Esse monstro não era como a maioria dos que eu tinha visto. Não era vampiro, lobisomem, bruxa ou qualquer outra criatura horrenda como a dos livros. Esse era um monstro que parecia com o papai. Não que ele fosse totalmente idêntico: os seus olhos eram vermelhos como os do papai nunca foram. Além disso, uma enorme poça de suor estava marcando sua camiseta em volta do pescoço e uma veia saltava de sua jugular. Apesar de parecer o papai, aquele mostro nunca poderia se fazer passar por ele. Sua expressão, que era de raiva, ódio e rancor, se contrastava com aquela que eu estava acostumado a ver: calma, tranquila e equilibrada.        
O monstro estava sentado em silêncio com um copo vazio na mão e uma garrafa com um enorme número 51 no rótulo em sua frente.
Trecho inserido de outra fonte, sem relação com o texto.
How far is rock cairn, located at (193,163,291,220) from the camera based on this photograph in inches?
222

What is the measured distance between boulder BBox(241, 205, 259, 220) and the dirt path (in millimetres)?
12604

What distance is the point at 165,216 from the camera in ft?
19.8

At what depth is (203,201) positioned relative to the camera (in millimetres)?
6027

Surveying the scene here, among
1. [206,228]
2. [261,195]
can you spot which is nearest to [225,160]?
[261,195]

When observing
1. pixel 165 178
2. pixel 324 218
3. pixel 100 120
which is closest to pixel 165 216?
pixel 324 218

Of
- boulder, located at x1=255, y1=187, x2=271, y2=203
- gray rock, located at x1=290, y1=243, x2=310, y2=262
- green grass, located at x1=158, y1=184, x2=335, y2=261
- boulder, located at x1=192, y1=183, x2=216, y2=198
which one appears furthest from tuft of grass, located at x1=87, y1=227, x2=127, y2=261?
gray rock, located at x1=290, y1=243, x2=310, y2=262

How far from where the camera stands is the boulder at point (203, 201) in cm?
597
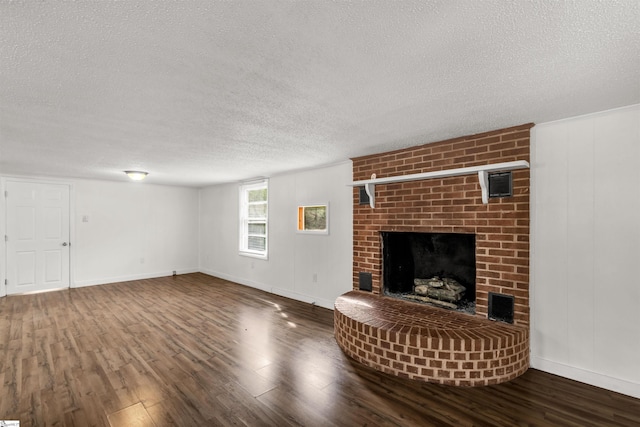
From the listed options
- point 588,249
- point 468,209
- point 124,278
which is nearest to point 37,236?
point 124,278

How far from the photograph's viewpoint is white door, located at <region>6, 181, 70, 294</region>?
17.6 feet

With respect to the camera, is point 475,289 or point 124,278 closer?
point 475,289

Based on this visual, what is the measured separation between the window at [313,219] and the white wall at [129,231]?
3.99m

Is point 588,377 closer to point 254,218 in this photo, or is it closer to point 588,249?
point 588,249

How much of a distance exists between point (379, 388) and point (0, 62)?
10.6ft

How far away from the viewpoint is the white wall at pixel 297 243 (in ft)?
14.3

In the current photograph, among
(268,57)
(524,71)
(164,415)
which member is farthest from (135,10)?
(164,415)

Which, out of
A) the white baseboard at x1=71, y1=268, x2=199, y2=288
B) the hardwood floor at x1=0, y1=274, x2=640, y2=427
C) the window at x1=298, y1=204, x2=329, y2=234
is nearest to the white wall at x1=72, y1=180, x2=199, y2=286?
the white baseboard at x1=71, y1=268, x2=199, y2=288

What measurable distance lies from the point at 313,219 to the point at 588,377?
360cm

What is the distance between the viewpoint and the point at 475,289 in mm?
3018

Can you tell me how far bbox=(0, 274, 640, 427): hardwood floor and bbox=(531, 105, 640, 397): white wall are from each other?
0.24 m

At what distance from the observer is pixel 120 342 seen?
10.7ft

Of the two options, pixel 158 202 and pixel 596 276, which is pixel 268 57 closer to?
pixel 596 276

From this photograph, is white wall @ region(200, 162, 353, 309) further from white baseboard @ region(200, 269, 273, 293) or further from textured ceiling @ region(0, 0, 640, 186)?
textured ceiling @ region(0, 0, 640, 186)
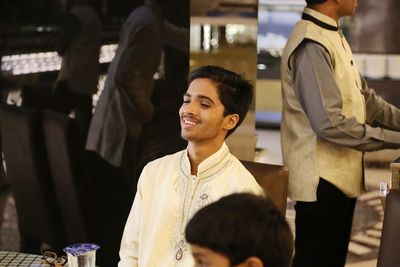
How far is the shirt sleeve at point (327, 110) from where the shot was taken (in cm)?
283

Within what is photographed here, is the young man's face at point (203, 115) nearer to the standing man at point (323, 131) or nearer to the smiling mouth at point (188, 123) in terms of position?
the smiling mouth at point (188, 123)

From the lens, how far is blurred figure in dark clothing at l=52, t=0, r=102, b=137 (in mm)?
3254

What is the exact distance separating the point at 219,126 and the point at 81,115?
1.32 metres

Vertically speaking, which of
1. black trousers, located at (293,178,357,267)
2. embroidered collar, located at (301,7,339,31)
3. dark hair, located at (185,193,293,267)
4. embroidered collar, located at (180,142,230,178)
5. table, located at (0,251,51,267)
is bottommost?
black trousers, located at (293,178,357,267)

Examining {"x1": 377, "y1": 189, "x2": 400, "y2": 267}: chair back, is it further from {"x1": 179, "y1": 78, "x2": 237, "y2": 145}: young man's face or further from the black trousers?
the black trousers

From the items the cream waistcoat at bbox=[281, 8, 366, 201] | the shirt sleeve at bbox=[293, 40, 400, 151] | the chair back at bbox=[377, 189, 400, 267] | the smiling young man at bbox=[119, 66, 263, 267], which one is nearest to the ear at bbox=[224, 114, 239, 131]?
the smiling young man at bbox=[119, 66, 263, 267]

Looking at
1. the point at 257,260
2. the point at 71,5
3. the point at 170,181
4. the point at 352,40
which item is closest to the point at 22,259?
the point at 170,181

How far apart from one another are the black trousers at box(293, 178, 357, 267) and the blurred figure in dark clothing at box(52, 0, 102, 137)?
1.00m

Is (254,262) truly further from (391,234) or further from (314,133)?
(314,133)

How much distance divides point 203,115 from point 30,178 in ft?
5.29

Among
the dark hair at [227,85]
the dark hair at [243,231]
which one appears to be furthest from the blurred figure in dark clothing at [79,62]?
the dark hair at [243,231]

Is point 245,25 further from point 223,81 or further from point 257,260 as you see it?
point 257,260

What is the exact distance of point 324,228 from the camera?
3043 millimetres

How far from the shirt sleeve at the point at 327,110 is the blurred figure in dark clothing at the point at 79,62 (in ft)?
2.96
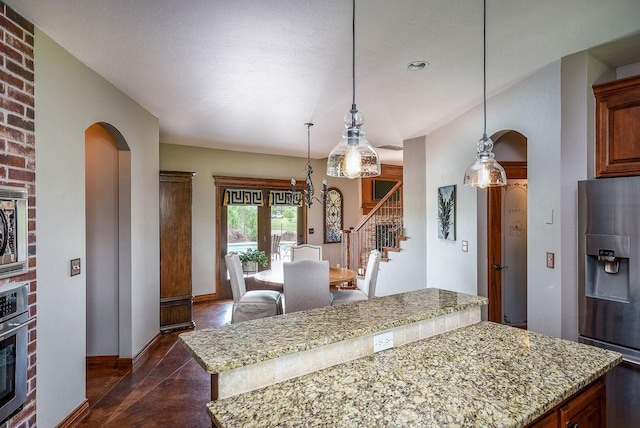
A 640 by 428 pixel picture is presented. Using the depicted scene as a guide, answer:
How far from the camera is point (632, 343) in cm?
218

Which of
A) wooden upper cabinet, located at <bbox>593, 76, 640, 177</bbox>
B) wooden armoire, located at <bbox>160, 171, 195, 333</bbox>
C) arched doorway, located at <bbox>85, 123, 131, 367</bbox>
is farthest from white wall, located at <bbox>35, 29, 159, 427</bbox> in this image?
wooden upper cabinet, located at <bbox>593, 76, 640, 177</bbox>

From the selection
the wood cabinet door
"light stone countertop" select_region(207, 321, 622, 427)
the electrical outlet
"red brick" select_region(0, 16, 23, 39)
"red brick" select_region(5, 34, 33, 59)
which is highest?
"red brick" select_region(0, 16, 23, 39)

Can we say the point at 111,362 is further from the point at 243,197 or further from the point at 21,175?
the point at 243,197

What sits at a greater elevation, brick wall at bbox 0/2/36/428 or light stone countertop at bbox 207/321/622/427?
brick wall at bbox 0/2/36/428

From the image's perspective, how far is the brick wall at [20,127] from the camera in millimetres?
1902

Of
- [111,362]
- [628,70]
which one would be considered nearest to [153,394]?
[111,362]

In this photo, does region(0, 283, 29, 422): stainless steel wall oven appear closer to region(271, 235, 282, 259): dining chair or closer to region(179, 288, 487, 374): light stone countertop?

Quando largou o copo e ficou em pé percebi que na outra mão ele segurava um cinto de couro marrom igualzinho àqueles que meu pai usava quando saía para trabalhar.           
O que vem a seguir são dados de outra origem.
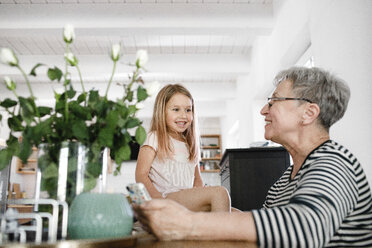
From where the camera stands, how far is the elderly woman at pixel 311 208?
0.80 meters

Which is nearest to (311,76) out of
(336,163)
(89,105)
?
(336,163)

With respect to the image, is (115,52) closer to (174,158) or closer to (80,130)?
(80,130)

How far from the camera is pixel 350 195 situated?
928 mm

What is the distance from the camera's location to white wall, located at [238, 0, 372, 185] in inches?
82.3

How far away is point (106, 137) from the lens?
88 centimetres

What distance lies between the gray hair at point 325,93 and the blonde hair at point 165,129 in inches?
32.3

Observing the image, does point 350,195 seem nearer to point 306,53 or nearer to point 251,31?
point 306,53

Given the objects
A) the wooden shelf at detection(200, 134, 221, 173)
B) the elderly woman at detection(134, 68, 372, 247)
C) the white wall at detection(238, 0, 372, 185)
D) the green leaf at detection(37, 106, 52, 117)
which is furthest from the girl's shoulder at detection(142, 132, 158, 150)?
the wooden shelf at detection(200, 134, 221, 173)

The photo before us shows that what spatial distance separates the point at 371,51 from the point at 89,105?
183cm

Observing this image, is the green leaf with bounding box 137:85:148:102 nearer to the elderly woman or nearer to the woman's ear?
the elderly woman

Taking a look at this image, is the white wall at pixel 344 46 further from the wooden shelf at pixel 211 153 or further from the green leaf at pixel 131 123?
the wooden shelf at pixel 211 153

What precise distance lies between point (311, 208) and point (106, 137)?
56 cm

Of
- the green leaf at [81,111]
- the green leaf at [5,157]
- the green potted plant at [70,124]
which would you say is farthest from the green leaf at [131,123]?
the green leaf at [5,157]

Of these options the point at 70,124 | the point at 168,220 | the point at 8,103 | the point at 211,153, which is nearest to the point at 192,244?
the point at 168,220
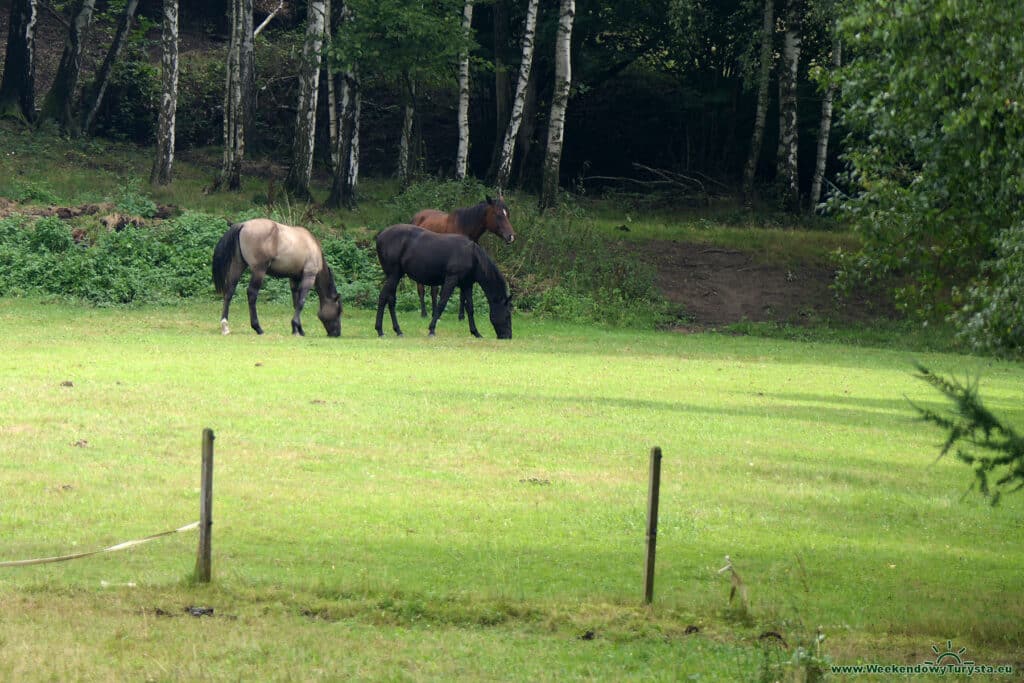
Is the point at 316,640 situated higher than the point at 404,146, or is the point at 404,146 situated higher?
the point at 404,146

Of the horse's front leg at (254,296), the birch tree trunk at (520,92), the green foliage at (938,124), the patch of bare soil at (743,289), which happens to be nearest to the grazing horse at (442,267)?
the horse's front leg at (254,296)

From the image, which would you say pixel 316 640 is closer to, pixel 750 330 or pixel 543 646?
pixel 543 646

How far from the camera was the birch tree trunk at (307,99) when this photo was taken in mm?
40469

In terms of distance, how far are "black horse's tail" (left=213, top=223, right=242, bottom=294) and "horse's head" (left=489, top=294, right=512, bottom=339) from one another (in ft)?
17.3

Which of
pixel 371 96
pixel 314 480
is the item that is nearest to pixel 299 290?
pixel 314 480

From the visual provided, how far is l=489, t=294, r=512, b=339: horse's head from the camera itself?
2802 centimetres

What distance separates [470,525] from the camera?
1221 cm

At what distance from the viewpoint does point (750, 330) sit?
3375 cm

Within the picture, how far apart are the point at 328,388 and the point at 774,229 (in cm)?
2393

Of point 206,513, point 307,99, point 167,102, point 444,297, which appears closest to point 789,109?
point 307,99

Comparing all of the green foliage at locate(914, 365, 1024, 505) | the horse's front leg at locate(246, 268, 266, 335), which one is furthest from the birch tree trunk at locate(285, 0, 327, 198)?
the green foliage at locate(914, 365, 1024, 505)

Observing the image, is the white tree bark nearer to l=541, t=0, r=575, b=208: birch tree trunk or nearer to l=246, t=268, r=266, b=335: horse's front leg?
l=541, t=0, r=575, b=208: birch tree trunk

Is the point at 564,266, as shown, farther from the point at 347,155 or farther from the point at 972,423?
the point at 972,423

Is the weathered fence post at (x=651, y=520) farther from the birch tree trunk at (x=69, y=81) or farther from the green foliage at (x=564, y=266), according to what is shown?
the birch tree trunk at (x=69, y=81)
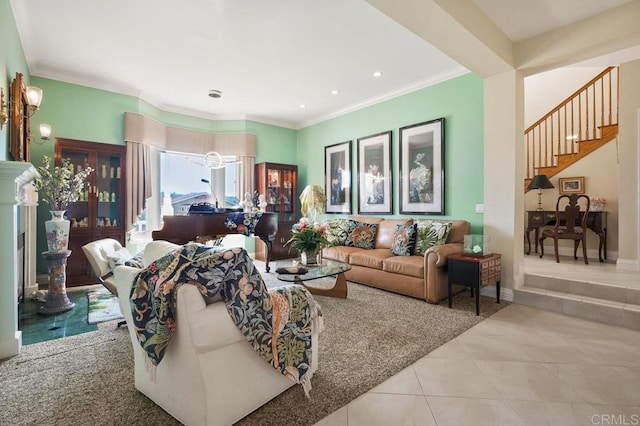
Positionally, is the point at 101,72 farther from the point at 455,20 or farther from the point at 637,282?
the point at 637,282

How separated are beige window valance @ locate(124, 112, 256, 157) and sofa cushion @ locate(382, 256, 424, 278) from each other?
12.6ft

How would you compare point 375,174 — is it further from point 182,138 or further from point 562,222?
point 182,138

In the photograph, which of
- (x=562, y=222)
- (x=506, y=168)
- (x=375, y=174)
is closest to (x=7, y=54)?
(x=375, y=174)

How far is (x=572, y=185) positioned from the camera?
534cm

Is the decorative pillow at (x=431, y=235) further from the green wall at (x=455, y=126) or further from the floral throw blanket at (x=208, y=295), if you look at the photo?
the floral throw blanket at (x=208, y=295)

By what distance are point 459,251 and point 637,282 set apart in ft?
5.96

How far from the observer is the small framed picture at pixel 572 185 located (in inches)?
206

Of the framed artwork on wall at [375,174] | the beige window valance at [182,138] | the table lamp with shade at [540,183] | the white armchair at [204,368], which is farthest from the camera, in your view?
the table lamp with shade at [540,183]

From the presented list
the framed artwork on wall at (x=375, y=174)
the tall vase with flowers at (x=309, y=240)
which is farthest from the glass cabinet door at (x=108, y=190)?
the framed artwork on wall at (x=375, y=174)

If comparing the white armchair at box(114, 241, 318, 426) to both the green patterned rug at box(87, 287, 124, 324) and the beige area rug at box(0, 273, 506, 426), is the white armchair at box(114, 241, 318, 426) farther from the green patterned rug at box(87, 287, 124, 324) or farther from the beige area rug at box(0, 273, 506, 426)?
the green patterned rug at box(87, 287, 124, 324)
Caminhou com frieza até o outro lado da sala, onde percebi que mamãe estava. Ela ficou imóvel, encolhida, acuada... Como o nosso cachorrinho Budy ficava quando papai brigava com ele por ter feito xixi no lugar errado. Seus olhos estavam imóveis e arregalados.  
Ele levantou a mão que ainda segurava o sinto na direção dela e fez um movimento rápido. Meu susto foi tão grande que fechei os olhos. A única coisa que sei sobre aquele gesto é que ele fez o barulho se repetir. E ele se repetiu, repetiu e repetiu. Entre um movimento e outro eu escutava apenas o choro baixinho de mamãe, que entre soluços murmurava algumas palavras. "Monstro... O que eu te fiz?... Por favor..."          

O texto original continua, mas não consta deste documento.